By "Operational Data" I mean the data stores that back the primary features of your application. Think of this as the order and product tables for your e-commerce site, the customer data points in your CRM system, things that were built to support the happy path. Some would call it "Transactional" data.
- Solid Data Quality - Because these data stores represent primary functionality, they tend to have been well thought out, well tested, and harded from earlier incidents. Problems illustrated through this data will have credibility across your organization.
- Customer Relevance - Data in operational stores is more likely to represent things that customers complain about: orders that were incorrect or missing, actions that didn't happen, reports with incorrect numbers, etc. For troubleshooters, this helps you see and frame the problem in the customer's terms rather than the system's terms. It also makes these metrics more accessible to non-technical team members.
- Absence of Data is Significant - Missing data in operational stores has a solid meaning. No orders in the Order table? That's bad. No records in the FailedOrders table? That's good, hopefully, or at least a solid indication of an activity step that was or wasn't reached.
- Inflexible - Operational data stores are more expensive to change or customize because of the risk aversion overhead in development, testing, and deployment. You would not be likely to change the Order table in your e-commerce application to diagnose a single incident.
- Errors Not Included - It's somewhat rare that operational stores capture errors, although it is very powerful if it does. The emphasis on happy-path development can leave error flows out of operational data stores to an extent where the absence of data is the only signal available to the troubleshooter.

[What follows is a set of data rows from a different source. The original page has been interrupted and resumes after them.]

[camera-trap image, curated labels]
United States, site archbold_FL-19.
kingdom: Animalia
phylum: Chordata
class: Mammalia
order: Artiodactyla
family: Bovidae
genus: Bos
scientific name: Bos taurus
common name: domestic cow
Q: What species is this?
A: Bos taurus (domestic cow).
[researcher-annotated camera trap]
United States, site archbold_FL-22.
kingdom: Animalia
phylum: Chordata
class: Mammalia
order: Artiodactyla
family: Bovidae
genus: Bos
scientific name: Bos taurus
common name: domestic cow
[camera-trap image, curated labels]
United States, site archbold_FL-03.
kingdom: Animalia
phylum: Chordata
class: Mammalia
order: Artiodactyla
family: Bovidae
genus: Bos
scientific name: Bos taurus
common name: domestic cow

Are Those the Only Choices?
Trends in application development are moving towards a hybrid, something like semi-operational logging with a "log everything" mindset. In this model, the application logs far exhaustively about all activity, rather than just focusing on errors and exceptional flows, to such an extent that operational data points might be duplicated in logs. "Big Data" style filtering tools are then used to sort through the logs efficiently and create derived data points from text (LogStash, SumoLogic, Loggly, Logentries, CloudWatch, etc.).
This can greatly improve the completeness of log data for troubleshooting, with less expense than modifying operational data stores. However, it is really improved logging, because it remains separate from the operational data stores, with many of the thrills and spills implied above.